Mais l'approche ne fonctionne visiblement pas pour le moment. Dans un rapport publié en février, la fondation David Suzuki, en collaboration avec Amnistie internationale et Human Rights Watch, s'était montrée très critique. On appelait à modifier le processus gouvernemental. Le simple fait d'accorder du financement ne résoudra pas le problème, écrivait-on.

C'est donc à suivre, et de près.

Réformer la Loi antiterroriste (ancien projet de loi C-51)

Les libéraux ont promis d'abroger des sections de la Loi antiterroriste C-51, adoptée en 2015 sous Harper à la suite de deux actes terroristes à Saint-Jean-sur-Richelieu et à Ottawa.

La Loi antiterroriste étend significativement les pouvoirs des agences de sécurité canadiennes, dont le Service canadien du renseignement de sécurité (SCRS) et le Centre de sécurité des télécommunications (CST).

À l'époque, de nombreux organismes de défense des droits de la personne exigeaient son retrait : on s'inquiétait des entraves à la protection de la vie privée et des droits individuels. En campagne, Justin Trudeau promettait notamment d'en retirer les « éléments problématiques » et de ramener « l'équilibre entre notre sécurité collective et nos droits et libertés ».

Le projet de loi C-59, qui devait tout régler, a été déposé en juin. Trois mois plus tard, un groupe composé d'une quarantaine d'organismes et d'experts, dont Amnistie internationale, la Ligue des droits et libertés et Open Media a publié une lettre ouverte pour demander au gouvernement libéral d'en faire plus, beaucoup plus.

Ils reconnaissaient qu'il y a eu certaines améliorations, comme le rétablissement du critère de la nécessité pour justifier la détention préventive, la création d'un poste de commissaire au renseignement et la mise sur pied de l'Office de surveillance des activités en matière de sécurité nationale et de renseignement.

« Malheureusement, ce n'est pas là le changement fondamental nécessaire pour défaire l'héritage de C-51 », indique-t-on dans une lettre. La nouvelle loi « permet toujours aux services gouvernementaux de révéler beaucoup trop d'information, notamment au sujet d'activistes politiques et pour soutenir les objectifs de sécurité douteux de gouvernements étrangers ». On écrit également que le gouvernement n'a pas revu à la hausse les standards « très bas » pour imposer une obligation de garder la paix aux personnes soupçonnées d'activités terroristes.
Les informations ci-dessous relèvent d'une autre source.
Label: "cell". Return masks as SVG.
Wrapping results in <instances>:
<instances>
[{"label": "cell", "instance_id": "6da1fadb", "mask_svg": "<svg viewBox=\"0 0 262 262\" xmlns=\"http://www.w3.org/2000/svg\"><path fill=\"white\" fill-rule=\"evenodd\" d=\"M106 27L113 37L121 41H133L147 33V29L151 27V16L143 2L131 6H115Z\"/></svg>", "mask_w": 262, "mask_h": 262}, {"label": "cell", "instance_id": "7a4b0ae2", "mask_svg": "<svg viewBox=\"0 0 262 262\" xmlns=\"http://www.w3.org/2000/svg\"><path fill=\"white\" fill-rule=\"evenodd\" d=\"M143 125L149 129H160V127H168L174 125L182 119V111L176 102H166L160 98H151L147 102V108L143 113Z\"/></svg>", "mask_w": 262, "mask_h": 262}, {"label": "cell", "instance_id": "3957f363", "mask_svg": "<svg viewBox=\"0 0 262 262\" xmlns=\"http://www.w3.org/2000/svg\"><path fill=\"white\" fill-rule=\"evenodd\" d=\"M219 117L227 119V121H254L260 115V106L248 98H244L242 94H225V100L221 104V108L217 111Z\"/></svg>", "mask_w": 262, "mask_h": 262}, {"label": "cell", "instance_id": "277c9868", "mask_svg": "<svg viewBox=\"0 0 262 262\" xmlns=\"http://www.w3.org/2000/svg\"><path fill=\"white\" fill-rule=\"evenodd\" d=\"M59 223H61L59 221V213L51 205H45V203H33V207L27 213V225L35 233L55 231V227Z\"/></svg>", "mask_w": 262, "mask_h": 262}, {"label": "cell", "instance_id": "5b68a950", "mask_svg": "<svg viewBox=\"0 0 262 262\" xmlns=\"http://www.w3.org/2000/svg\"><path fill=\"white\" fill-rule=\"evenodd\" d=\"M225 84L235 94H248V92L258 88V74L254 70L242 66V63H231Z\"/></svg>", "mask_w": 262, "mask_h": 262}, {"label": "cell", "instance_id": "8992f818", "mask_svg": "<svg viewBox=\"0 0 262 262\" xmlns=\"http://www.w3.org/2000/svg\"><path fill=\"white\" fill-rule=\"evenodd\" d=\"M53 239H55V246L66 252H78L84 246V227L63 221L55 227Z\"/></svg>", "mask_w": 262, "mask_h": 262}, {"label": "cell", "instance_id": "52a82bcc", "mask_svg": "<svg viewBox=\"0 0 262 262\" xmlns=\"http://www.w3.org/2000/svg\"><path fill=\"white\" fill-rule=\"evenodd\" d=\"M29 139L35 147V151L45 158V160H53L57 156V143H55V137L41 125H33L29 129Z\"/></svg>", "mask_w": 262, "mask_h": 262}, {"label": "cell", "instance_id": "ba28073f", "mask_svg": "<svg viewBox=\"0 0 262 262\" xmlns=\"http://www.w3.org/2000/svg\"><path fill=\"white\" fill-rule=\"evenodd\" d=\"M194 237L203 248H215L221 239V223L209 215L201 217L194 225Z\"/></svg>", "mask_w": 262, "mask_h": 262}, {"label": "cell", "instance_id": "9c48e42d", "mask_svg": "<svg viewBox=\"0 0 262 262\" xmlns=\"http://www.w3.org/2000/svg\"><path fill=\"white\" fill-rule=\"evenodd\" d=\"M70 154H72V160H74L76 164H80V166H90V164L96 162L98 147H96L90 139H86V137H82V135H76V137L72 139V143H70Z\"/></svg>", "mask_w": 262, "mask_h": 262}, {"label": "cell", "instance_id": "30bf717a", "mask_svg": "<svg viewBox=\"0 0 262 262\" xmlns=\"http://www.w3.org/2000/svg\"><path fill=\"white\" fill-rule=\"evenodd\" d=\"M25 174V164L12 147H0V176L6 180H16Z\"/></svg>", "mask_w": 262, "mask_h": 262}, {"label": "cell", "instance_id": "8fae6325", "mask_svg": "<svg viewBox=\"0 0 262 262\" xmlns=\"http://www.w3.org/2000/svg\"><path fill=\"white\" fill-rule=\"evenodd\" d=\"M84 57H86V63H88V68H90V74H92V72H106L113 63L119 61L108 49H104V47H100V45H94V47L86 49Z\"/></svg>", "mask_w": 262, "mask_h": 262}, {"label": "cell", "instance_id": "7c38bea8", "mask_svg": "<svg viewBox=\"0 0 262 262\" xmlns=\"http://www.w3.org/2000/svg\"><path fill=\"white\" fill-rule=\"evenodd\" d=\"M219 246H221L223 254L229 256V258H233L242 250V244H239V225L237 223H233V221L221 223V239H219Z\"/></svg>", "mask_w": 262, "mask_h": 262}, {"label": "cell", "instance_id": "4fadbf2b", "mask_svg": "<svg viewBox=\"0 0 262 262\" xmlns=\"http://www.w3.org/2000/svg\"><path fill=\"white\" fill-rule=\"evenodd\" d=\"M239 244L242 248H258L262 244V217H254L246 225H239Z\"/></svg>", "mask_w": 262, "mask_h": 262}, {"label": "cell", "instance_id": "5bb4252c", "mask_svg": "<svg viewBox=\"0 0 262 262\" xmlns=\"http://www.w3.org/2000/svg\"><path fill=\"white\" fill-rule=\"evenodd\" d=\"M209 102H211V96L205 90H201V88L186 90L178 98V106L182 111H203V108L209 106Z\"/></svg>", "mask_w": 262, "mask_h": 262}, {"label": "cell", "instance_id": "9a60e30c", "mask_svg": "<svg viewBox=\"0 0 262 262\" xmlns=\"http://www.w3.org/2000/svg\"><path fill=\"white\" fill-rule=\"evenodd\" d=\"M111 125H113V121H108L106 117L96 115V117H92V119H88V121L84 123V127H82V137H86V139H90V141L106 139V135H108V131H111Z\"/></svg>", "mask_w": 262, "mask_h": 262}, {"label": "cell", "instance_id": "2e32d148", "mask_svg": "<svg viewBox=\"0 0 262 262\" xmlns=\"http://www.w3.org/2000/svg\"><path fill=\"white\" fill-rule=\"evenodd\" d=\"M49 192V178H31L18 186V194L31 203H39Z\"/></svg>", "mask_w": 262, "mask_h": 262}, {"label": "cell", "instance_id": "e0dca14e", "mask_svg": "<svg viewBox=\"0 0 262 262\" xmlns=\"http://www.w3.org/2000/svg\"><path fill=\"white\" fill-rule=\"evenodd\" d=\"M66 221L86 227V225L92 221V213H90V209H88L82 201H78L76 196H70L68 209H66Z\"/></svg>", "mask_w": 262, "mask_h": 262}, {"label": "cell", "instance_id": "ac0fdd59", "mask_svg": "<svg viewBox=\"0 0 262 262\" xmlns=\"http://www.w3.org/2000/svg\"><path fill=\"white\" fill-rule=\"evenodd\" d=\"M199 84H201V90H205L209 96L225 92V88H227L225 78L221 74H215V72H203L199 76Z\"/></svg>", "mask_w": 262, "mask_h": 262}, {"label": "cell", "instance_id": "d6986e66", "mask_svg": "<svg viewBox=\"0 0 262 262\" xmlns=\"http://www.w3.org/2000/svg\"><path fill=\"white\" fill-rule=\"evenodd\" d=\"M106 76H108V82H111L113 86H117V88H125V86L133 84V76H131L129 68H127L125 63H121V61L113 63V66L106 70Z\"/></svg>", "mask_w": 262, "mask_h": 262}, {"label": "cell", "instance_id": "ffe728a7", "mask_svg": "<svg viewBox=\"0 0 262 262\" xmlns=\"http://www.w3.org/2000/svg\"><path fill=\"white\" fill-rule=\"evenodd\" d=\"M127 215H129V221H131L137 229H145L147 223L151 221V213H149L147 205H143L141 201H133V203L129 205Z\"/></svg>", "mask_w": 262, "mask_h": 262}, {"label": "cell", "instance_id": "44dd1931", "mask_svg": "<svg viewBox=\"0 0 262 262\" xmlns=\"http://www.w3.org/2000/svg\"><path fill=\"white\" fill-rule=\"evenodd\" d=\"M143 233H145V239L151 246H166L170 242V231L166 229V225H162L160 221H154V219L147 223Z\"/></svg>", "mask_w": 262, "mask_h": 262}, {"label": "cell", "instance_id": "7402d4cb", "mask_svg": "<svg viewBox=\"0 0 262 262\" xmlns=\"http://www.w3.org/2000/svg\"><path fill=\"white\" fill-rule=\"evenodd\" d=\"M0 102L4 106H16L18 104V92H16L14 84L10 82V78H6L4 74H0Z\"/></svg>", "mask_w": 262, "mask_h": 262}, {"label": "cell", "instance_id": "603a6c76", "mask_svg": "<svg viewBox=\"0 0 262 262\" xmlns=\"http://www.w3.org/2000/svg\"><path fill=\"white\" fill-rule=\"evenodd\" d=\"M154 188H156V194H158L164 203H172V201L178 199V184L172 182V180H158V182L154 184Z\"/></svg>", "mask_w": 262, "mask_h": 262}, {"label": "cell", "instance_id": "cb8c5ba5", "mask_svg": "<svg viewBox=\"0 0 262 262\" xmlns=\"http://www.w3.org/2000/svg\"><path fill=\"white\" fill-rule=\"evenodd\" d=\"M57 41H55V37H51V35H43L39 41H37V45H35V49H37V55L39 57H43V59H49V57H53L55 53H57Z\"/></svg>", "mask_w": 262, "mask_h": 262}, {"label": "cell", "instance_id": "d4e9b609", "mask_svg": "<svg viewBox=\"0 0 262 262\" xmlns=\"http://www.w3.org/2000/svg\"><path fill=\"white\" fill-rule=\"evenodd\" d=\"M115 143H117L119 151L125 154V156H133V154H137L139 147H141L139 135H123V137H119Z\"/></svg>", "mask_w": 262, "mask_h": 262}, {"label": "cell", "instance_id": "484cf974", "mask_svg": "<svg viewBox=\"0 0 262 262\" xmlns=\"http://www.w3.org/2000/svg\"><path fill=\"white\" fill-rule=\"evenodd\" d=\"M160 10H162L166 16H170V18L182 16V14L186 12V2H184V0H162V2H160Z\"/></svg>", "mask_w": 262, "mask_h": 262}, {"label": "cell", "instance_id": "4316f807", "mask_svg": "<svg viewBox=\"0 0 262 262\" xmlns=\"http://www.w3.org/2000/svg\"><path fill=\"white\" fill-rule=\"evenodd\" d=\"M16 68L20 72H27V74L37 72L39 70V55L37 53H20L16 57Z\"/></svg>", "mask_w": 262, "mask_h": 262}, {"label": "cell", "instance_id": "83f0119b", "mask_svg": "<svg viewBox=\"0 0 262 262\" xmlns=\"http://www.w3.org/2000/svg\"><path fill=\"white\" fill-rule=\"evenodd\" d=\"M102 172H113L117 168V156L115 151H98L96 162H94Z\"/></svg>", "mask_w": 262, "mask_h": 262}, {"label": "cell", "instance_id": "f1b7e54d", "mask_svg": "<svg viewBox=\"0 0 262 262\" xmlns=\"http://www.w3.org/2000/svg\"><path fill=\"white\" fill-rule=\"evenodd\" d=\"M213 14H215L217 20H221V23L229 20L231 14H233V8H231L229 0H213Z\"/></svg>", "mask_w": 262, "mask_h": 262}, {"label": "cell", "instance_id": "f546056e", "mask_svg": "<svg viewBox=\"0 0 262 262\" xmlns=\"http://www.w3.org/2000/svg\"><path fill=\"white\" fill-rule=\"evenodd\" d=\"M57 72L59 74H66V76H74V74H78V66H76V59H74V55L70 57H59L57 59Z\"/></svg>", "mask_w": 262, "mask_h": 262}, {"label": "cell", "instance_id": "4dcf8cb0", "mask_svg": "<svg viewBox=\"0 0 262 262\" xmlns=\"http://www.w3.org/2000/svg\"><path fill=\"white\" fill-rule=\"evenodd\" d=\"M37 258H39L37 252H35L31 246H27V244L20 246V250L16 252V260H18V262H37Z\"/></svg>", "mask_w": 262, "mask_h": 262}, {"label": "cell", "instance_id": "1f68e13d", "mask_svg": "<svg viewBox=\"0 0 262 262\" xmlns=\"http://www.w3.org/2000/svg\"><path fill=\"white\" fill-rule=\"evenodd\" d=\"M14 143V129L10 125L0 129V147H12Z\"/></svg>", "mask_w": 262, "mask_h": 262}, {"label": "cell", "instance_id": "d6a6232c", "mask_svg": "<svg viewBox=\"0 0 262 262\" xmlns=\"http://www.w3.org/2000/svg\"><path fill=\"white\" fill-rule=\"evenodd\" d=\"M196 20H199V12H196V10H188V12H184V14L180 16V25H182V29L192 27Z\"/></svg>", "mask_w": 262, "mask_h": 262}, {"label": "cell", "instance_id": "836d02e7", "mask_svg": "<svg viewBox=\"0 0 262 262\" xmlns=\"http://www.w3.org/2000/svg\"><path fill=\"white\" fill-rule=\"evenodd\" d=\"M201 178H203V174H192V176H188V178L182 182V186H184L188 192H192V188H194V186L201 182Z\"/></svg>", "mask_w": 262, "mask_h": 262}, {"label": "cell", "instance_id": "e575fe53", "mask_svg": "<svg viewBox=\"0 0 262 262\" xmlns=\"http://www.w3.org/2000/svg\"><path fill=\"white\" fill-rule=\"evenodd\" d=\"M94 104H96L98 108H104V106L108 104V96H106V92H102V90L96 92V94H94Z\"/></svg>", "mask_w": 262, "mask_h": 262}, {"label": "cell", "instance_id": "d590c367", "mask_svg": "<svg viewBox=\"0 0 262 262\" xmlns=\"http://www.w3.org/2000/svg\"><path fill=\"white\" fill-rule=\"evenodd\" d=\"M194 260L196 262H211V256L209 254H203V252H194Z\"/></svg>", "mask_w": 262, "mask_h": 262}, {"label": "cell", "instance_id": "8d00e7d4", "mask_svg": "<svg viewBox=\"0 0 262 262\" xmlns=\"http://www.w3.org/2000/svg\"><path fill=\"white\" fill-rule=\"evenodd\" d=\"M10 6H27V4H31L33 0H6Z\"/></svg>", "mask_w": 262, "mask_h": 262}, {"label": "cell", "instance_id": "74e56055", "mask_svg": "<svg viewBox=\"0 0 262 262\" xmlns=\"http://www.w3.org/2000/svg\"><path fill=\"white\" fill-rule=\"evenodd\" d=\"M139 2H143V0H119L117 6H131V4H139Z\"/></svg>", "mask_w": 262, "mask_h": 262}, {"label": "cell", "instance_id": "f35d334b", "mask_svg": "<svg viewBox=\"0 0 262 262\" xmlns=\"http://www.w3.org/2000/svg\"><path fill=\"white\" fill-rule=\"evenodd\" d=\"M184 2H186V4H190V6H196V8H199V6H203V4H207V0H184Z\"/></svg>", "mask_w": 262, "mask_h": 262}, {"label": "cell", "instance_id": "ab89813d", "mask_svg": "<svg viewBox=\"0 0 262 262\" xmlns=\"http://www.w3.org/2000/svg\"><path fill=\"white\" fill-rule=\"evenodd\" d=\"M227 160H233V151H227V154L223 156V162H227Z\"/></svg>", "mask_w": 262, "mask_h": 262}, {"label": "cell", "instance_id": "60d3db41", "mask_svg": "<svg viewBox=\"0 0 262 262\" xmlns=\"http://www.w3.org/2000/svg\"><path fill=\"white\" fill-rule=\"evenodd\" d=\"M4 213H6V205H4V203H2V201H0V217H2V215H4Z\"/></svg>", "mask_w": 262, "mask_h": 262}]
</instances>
De plus, on dénonce de « nouveaux problèmes sérieux » que crée le projet de loi C-59, et qu'on cherche à légitimer la surveillance de masse, le piratage informatique commandité par le gouvernement, l'usurpation d'identité de journalistes et la collecte de données, des actions « perpétrées par [le SCRS et le CST] en secret et sans l'approbation populaire ou les débats de fond que demande tout système démocratique ».

Le projet de loi n'est pas encore étudié en comité, et est encore moins prêt à être adopté. Il reste à voir si les groupes qui demandent des changements seront écoutés par les libéraux.